Using Green's Theorem when the function is not defined at the origin.

Question

I need to use Green's theorem to calculate the following integral over the curve $C = \frac{x^2}{16} + \frac{y^2}{9} = 1$, orientated with the hands of a clock: $$ \int_{C}\frac{y^3dx-xy^2dy}{(x^2+y^2)^2}. $$ The problem is that the vectorfield is not defined in the point $(0,0)$ but the hint says that I should be able to use some form of Green's theorem. I thought that I should just exclude that point from the calculation by changing up the curve a little bit as to make it like a keyhole, but that doesnt seem right.

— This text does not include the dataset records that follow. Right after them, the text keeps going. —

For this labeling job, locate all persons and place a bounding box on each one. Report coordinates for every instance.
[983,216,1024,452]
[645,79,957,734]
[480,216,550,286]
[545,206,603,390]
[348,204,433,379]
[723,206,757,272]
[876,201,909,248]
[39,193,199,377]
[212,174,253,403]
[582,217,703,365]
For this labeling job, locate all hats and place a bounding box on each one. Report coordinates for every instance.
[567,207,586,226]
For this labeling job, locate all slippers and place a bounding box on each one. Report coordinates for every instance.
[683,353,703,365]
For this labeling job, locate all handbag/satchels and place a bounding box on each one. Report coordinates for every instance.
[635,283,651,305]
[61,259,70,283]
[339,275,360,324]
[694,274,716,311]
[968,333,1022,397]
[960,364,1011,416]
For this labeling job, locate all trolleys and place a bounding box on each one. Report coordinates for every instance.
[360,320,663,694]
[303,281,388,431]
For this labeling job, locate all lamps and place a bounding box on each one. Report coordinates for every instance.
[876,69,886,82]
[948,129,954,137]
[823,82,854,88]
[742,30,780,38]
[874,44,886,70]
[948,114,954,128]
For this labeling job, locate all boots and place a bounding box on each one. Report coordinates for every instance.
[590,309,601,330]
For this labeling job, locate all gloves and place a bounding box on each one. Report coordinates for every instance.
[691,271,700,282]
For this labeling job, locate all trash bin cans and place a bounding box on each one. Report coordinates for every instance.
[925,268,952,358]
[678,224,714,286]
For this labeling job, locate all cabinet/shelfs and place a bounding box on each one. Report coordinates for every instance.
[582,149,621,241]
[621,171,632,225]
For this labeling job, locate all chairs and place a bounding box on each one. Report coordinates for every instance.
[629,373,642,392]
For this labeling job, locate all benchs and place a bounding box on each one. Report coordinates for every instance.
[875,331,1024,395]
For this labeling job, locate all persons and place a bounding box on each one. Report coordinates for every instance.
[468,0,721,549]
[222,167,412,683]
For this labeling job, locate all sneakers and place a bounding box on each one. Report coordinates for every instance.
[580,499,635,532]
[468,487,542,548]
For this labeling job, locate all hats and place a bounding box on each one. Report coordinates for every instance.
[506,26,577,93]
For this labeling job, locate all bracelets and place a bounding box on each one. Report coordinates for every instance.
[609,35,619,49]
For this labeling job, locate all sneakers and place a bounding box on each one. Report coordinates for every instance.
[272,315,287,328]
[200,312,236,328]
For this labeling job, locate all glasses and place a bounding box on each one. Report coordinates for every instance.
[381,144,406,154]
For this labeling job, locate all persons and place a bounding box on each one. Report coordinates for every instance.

Could anyone help me out?

Thanks for reading,

K.

Answer 1

Use Green's Theorem on the region $\{ (x,y) \mid \epsilon^2 \leq x^2+y^2 \, \wedge \, \frac{x^2}{16} + \frac{y^2}{9} \leq 1 \}.$ Then calculate the path integral over the inner curve $x^2+y^2 = \epsilon^2.$ Use these two results to calculate the path integral over the outer curve $\frac{x^2}{16} + \frac{y^2}{9} = 1.$

Answer 2

By setting $(x,y)=(4\cos\theta,3\sin\theta)$ we get $dx=-4\sin\theta\,d\theta$, $dy=3\cos\theta\,d\theta$
and the given integral equals

$$ \int_{0}^{2\pi}\frac{-108\sin^4\theta+144\cos^4\theta}{(16\sin^2\theta+9\cos^2\theta)^2}\,d\theta = \color{red}{\frac{1669 \pi }{2352}}$$ The last identity can be derived through the residue theorem (that can be seen as a form of Green's theorem) or through symmetry and the substitution $\theta=\arctan t$, reducing the original problem to the computation of $\int_{0}^{+\infty}g(t)\,dt$ with $g(t)$ being a rational function.